ABSTRACT
Background
Despite decades of quality improvement efforts in mental healthcare, patient preferences remain insufficiently integrated into care planning and system design. Although person-centered care strives to align services with patients’ most valued preferences, current tools for measuring those preferences often fall short. Embedding co-design approaches—where patients and other stakeholders collaborate as equal partners in tool development—is essential to ensure that measurement instruments are both relevant and resonant with lived experience. This study aimed to develop a questionnaire that captures patient preferences in mental healthcare through a co-design process that actively integrates lived experience, thereby enhancing face and content validity.
Methods
The development of the questionnaire followed four key phases: identification of domain, item generation, content validity, and pre-testing of questions. A co-design approach was integral to the entire process, with active collaboration with the co-researcher or co-designers at every phase.
Results
Nine themes were identified in the literature, and two novel themes, “the person as a whole” and “meaningful community connections” emerged through co-design and extend beyond prior studies. From 242 preliminary items, workshops refined the questionnaire to 58, and content validation further reduced it to 54 items with recommendations for clarity, simplicity, and anonymous responses. Pre-testing of questions confirmed the questionnaire’s usability and face validity.
Conclusions
This study demonstrates how traditional questionnaire development can be supported by co-design to effectively develop a patient preference questionnaire that is both valid and meaningful within the Danish mental healthcare context. While limitations exist, particularly regarding group dynamics and representation, the process sets a strong foundation for future work.

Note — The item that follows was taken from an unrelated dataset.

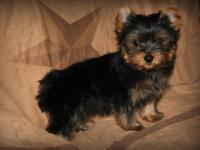 I have a little male yorkie for sale, he is ready now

Patient or Public Contribution
This study was co-designed in collaboration with individuals with lived experience of mental illness. A co-researcher with lived experience was involved throughout several stages of the research process, including the design and facilitation of workshops, recruitment of participants, and interpretation of findings. Additional 15 co-designers with lived experience were engaged in two workshops, contributing actively to the generation, refinement, and validation of questionnaire items. Their insights ensured that the tool reflects the values and preferences of those it aims to serve. Peer workers, clinicians, and researchers also supported the co-design process, helping facilitate workshops and integrate experiential and academic perspectives.